ICP alerta sobre más de mil puestos de votación con riesgo de presión electoral
El Instituto de Ciencia Política identificó 1.019 mesas de votación con patrones sospechosos donde grupos armados, compra de votos y amenazas podrían afectar la votación libre. El análisis, hecho sobre las elecciones de marzo, muestra que el riesgo se concentra en regiones donde operan economías ilegales. La presión electoral va desde coerción directa hasta vigilancia comunitaria en departamentos como Guaviare, Cauca y Chocó.

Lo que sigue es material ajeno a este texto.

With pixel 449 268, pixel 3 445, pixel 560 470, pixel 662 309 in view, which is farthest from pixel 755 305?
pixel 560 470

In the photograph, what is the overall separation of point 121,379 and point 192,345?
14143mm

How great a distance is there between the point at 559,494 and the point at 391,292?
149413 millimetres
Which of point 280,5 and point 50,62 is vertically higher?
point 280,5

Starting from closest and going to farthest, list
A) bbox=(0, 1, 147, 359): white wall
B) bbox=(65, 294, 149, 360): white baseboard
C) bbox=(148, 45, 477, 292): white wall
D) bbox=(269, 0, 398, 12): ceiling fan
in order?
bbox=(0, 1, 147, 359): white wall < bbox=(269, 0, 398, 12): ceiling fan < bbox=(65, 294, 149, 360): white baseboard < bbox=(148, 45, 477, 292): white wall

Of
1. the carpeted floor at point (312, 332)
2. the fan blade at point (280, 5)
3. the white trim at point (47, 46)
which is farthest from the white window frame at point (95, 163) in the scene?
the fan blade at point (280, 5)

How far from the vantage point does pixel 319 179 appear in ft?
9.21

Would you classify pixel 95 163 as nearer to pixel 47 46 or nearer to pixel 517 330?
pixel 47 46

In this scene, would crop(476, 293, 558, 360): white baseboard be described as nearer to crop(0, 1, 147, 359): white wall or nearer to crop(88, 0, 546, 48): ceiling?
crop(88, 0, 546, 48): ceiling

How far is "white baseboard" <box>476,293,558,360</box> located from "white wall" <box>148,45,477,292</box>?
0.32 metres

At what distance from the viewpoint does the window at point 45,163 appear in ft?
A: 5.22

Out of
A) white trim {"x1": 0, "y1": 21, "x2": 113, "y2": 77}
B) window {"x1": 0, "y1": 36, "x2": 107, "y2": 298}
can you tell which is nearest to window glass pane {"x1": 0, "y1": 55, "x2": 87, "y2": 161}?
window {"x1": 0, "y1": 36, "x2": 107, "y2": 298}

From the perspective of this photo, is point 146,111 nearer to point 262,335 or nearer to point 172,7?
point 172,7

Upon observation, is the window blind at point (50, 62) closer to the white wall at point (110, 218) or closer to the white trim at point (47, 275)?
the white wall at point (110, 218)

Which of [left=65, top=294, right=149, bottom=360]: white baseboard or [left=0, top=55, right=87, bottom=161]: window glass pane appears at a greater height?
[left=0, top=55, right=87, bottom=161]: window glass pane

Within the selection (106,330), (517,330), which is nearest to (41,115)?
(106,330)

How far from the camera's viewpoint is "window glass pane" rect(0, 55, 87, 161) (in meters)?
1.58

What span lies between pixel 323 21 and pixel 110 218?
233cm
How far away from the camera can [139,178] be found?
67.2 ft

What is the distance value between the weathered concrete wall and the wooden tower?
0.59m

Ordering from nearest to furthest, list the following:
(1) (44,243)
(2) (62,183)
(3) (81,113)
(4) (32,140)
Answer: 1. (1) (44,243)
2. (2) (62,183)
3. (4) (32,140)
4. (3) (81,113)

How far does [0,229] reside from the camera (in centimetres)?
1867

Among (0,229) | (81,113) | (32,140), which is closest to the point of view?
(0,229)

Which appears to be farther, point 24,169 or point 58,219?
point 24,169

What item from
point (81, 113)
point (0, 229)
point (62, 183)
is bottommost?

Los colombianos que irán a votar en las presidenciales del 31 de mayo enfrentarán un panorama complicado en varias zonas del país. El Instituto de Ciencia Política Hernán Echavarría Olózaga advirtió este martes que existen riesgos reales para ejercer el derecho al voto libremente en algunas regiones donde grupos armados ilegales mantienen presencia e influencia.
El análisis del ICP, que tomó como referencia lo ocurrido en las elecciones legislativas de marzo pasado, es bastante preocupante. Encontraron que 1.019 puestos de votación, equivalentes al 7,6 por ciento del total analizado, presentan lo que los investigadores llaman "patrones atípicos". Esas mesas concentran 327.196 votos efectivos y un potencial de casi 500.000 personas habilitadas para votar.
Carlos Augusto Chacón, director ejecutivo del ICP, fue claro sobre lo que está sucediendo: "El voto se captura antes de llegar a la urna. Donde no hay denuncias visibles, puede haber miedo". El informe, elaborado junto a la Fundación Colombia 2050 y con el trabajo de más de 120 observadores en al menos 42 municipios, se titula 'Votar con miedo' y refleja exactamente esto: que la presión existe aunque no siempre sea denunciada abiertamente.
En departamentos como Caquetá, Guaviare, Cauca, Chocó y Norte de Santander la situación es especialmente delicada. El informe documenta casos concretos de gente que ha recibido amenazas para mostrar el certificado electoral, restricciones para movilizarse si están vinculadas a campañas políticas y la presencia intimidante de grupos armados cerca de las urnas. Pero eso no es todo. La compra de votos ya no es un caso aislado, sino un mecanismo estructurado de captura electoral, con pagos que van desde 20.000 hasta 500.000 pesos por voto.
Lo que más preocupa a los analistas es que el riesgo opera principalmente antes de que alguien llegue a la urna. El sistema de coerción incluye vigilancia comunitaria, restricciones a la movilidad y campañas de intimidación. Hace poco se difundió un audio en el que alguien amenazaba a campesinos de Guaviare con sanciones económicas si no votaban por el candidato Iván Cepeda, aunque el ministerio de Defensa aseguró que se trataba de un caso de extorsión carcelaria sin vínculos con guerrilleros.
El presidente Gustavo Petro fue enfático en su respuesta, manifestando que "la mentira y el miedo como base de la política solo traen el monstruo del fascismo" e insistió en mantener un debate democrático basado en argumentos y verdad. Mientras tanto, el ICP insiste en que es necesario reforzar la observación nacional e internacional en las zonas consideradas críticas antes de que llegue el día de las elecciones.